PROBLEM STATEMENT: Copy out the data below from the line containing "Superior Choice Credit Union logo" to the line containing "3d US Dollar symbol over white background", both lines included, with all images left out.

*** INFORMATION ***

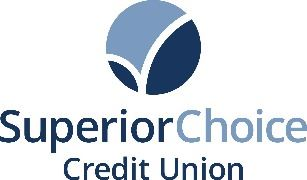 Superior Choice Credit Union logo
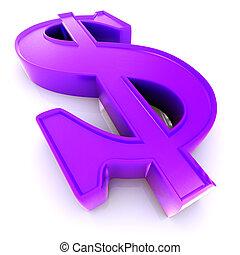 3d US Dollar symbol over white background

*** End of INFORMATION ***
*** INFORMATION ***

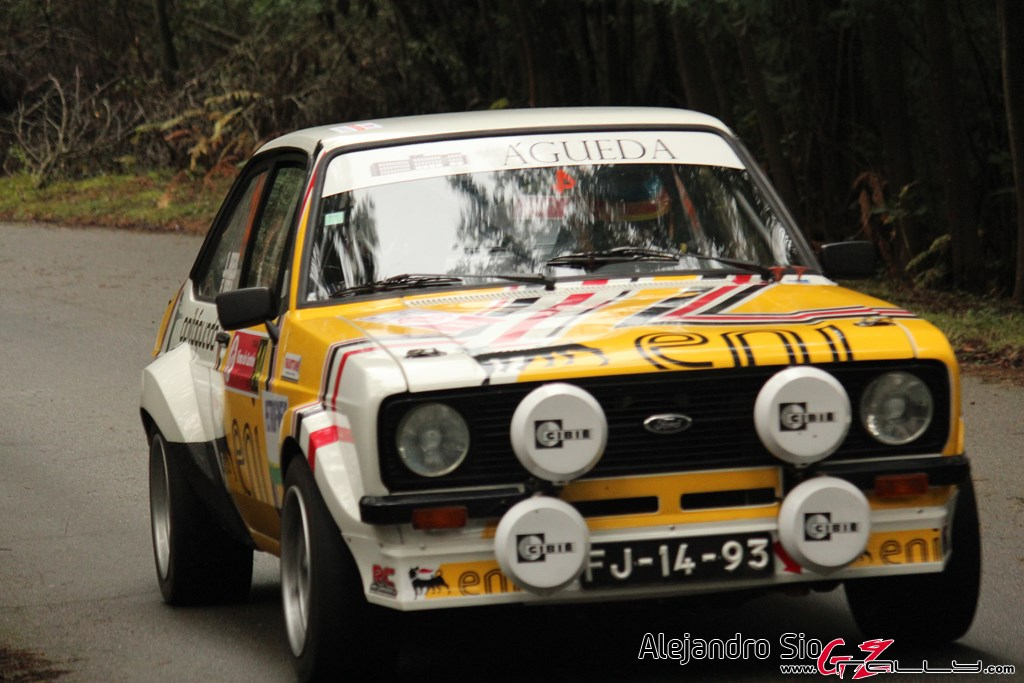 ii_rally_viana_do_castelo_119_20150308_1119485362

*** End of INFORMATION ***

RESPONSE TO THE EXERCISE:
 Superior Choice Credit Union logo
 3d US Dollar symbol over white background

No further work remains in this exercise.